Вместо ответа бывший профессор попытался залихватски сплюнуть, показывая, как настоящий роденийский солдат относится к трудностям похода, – «или бегства?» – но в пересохшем рту не нашлось слюны.
– Терпимо, Матвей.
– Ага, – оживился старший десятник и достал из-за голенища сапога сложенную карту. – Вот смотри.
Грязный палец с обкусанным ногтем ткнулся куда-то в переплетение замысловатых линий и непонятных значков.
– Видишь?
– Вижу, – согласился Еремей. – А что тут?
– Соляная шахта.
– И что?
– А то самое! – ноготь сдвинулся выше и левее. – А вот здесь наши «добрые друзья» устроили склад трофеев.
– Зачем? – недоумение Баргузина звучало искренне.
– Как это – зачем? Без трофеев войны не бывает, – Матвей для вящей назидательности даже поднял вверх указательный палец.
– Так пиктийцы нашим оружием пользоваться не могут, – обоснованно возразил Еремей.
– Хм… – Барабаш снял шлем и почесал затылок. – А вдруг головожопых захотят вооружить?
Сказал, и сам не поверил в собственные слова. Скорее небо упадёт на землю, чем надменные пиктийские аристократы доверят дикарям хоть что-то магическое. Магия – удел избранных. И негоже всяким там вонючим и кривоногим сынам степей лапать грязными руками чистое и светлое…. Недостойны, короче! Ведь никому же не придёт в голову дать огнеплюйку волосатому зверю аблизьяну с Эриванских островов? Нет, не придёт, ибо неофициальным девизом Империи с давних времён стало высказывание одного из их правителей: «За хребтом людей нет!»

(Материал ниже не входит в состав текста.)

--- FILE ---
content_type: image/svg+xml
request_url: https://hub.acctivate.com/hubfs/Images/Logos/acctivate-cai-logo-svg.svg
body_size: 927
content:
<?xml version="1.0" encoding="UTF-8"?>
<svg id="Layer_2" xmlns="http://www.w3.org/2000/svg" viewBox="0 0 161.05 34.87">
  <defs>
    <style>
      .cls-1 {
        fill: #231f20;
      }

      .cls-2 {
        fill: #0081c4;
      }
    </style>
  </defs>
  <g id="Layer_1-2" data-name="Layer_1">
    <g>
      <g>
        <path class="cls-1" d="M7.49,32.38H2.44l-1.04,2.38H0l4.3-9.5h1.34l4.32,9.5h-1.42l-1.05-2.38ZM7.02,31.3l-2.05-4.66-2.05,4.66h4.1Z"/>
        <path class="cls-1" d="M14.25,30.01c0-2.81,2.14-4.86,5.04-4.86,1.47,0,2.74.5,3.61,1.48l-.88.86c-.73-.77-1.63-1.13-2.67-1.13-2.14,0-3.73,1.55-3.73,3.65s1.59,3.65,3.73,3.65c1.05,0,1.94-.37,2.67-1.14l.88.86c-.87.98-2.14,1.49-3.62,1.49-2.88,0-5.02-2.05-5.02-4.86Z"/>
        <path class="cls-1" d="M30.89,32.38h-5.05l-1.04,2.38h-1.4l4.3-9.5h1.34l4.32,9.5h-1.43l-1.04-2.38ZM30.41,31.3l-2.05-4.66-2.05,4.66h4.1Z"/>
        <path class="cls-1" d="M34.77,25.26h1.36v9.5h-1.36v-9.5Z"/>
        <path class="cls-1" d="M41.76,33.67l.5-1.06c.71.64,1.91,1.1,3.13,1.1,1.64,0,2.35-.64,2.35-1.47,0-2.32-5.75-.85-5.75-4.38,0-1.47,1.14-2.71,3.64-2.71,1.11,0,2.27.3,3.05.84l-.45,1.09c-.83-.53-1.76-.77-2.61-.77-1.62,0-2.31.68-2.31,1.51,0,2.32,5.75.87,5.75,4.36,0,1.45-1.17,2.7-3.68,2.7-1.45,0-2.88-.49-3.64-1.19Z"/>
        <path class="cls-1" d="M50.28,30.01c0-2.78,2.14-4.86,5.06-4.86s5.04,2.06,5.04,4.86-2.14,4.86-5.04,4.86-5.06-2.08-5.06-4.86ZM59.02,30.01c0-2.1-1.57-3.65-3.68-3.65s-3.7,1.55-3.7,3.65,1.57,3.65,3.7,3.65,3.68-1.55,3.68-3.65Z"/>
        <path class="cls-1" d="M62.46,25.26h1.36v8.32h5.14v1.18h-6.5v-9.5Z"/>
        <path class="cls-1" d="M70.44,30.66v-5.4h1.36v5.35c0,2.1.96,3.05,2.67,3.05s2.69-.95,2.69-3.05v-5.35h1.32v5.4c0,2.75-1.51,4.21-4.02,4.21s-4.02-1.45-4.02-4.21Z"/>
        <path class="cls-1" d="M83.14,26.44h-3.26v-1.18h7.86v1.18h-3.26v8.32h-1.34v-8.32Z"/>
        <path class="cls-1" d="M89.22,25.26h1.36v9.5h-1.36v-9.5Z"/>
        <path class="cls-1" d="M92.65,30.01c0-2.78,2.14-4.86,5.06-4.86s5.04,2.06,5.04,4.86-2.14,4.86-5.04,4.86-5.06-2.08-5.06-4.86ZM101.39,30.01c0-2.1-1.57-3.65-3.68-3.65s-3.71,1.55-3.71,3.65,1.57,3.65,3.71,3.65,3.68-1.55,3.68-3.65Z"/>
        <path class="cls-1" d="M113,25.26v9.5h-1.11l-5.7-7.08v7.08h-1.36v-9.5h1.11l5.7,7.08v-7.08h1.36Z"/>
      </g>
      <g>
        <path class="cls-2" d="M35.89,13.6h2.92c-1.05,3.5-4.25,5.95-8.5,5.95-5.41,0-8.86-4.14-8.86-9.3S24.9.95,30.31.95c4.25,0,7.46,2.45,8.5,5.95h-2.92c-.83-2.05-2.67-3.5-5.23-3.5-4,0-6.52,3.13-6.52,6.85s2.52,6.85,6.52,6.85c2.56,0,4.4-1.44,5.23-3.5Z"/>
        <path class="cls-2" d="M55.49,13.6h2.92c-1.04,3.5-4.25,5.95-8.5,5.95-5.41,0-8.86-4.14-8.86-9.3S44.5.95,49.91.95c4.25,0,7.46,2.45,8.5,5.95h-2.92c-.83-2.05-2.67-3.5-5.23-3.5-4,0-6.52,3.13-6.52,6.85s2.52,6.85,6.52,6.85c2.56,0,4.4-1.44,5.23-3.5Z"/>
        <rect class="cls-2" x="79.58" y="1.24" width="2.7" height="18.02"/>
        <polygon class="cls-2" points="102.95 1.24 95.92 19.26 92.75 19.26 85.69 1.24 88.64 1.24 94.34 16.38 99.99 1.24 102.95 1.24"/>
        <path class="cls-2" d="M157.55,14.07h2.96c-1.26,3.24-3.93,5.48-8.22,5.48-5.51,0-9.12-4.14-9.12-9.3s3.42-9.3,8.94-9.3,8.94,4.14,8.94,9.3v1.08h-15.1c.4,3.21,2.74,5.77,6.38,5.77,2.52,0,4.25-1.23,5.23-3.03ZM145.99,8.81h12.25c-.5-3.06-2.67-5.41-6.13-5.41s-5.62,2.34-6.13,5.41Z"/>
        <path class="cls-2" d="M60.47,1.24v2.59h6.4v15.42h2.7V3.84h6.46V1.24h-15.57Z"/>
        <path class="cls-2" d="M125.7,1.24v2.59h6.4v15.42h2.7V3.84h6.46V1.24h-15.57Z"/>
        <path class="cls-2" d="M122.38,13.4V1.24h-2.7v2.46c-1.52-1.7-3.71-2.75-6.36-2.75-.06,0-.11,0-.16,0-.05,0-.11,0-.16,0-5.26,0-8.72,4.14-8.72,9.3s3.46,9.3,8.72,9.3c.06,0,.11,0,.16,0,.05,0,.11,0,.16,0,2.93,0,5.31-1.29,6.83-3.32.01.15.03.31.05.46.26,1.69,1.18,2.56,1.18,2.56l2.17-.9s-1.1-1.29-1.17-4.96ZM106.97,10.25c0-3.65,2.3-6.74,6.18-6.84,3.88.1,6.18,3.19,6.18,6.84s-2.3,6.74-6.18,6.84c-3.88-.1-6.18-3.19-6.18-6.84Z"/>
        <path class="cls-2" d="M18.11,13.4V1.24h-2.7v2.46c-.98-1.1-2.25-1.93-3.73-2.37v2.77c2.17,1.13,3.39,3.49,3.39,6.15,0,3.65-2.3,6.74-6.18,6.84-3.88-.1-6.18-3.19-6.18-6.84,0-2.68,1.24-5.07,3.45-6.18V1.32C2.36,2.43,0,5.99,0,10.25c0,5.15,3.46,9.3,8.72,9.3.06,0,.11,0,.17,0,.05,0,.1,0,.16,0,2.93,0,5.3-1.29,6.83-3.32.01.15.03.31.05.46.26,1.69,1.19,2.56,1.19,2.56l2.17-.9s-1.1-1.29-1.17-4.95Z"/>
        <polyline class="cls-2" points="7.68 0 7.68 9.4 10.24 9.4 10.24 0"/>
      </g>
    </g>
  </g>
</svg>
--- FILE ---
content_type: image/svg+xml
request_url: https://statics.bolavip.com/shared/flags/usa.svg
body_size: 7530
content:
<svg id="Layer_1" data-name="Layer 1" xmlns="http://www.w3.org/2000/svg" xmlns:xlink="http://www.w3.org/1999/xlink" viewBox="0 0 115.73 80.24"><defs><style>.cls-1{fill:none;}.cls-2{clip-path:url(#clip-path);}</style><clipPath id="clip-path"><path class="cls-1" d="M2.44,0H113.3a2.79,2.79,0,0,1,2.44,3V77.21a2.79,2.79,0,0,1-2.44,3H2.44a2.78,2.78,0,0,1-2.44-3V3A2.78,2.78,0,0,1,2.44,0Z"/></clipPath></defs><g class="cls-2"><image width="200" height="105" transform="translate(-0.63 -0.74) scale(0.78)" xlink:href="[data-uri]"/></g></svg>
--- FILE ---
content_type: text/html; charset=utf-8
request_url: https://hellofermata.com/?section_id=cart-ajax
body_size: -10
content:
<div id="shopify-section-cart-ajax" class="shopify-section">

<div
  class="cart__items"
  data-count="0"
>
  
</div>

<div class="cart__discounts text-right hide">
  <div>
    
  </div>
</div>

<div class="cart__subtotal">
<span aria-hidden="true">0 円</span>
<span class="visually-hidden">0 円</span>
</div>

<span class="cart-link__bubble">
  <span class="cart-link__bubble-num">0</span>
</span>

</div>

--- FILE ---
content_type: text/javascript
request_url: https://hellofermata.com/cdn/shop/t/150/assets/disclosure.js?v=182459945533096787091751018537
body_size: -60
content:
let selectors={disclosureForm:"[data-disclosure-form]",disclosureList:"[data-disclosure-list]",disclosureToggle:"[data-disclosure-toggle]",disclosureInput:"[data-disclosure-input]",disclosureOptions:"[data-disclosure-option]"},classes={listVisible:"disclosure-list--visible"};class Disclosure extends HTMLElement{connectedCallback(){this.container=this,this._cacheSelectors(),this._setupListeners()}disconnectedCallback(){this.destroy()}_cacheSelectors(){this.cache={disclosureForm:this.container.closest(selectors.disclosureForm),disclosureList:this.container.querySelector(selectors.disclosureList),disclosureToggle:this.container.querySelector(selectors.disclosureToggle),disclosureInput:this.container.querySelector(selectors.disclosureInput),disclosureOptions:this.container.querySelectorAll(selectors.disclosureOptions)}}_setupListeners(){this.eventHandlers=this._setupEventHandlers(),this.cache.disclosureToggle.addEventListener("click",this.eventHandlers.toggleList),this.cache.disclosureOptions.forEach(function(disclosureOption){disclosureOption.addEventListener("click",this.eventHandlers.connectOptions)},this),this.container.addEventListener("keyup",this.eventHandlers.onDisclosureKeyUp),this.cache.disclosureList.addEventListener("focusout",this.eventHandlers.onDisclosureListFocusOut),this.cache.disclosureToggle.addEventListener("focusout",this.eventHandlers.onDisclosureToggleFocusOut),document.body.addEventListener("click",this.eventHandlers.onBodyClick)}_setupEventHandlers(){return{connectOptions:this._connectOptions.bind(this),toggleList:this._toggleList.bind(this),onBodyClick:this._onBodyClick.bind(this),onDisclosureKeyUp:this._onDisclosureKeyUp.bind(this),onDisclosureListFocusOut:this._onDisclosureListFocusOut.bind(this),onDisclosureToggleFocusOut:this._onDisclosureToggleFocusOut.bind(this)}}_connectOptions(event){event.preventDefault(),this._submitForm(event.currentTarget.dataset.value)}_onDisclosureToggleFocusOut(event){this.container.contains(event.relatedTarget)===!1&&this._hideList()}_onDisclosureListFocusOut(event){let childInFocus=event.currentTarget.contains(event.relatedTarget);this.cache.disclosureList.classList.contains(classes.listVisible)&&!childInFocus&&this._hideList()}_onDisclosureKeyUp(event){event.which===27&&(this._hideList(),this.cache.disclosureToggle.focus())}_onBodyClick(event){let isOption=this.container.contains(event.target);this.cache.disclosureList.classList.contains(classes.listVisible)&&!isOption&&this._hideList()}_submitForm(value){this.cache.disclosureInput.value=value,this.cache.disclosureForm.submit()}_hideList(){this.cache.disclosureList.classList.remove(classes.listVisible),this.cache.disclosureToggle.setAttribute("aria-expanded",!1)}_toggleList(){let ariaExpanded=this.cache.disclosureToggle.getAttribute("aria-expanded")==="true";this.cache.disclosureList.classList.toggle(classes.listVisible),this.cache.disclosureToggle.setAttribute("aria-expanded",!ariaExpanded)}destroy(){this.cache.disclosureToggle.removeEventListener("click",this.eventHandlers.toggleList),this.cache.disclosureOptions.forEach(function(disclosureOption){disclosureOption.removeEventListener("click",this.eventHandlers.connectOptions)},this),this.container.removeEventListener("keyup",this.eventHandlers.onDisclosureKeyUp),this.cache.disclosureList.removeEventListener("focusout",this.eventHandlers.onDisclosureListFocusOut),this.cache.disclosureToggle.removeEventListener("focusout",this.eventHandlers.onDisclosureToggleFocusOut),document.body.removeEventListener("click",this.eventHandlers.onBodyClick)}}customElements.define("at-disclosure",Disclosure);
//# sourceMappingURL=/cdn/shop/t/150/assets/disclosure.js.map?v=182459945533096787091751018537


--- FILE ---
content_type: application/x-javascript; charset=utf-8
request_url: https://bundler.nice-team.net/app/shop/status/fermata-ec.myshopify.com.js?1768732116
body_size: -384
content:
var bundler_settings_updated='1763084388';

Надо заметить, что Пиктия всегда существовала наособицу. Отделённая от остального мира Калейским хребтом и омываемая холодными водами Хмурого моря, она чувствовала себя в полной безопасности. А что – немногочисленные перевалы намертво перекрыты сторожевыми крепостями с сильными гарнизонами, флот охраняет побережье, а дракониры внимательно следят за небом. Чем не жизнь? Тем более что у главного соперника и вечного противника, Родении, драконы как-то не прижились. Сколько ни старались их укоренить соратники Владыки – всё впустую! От одного вида роденийского правителя несчастные рептилоиды начинали чахнуть, пухнуть… и дохнуть – в итоге.
– Ерёма, ты меня слушаешь?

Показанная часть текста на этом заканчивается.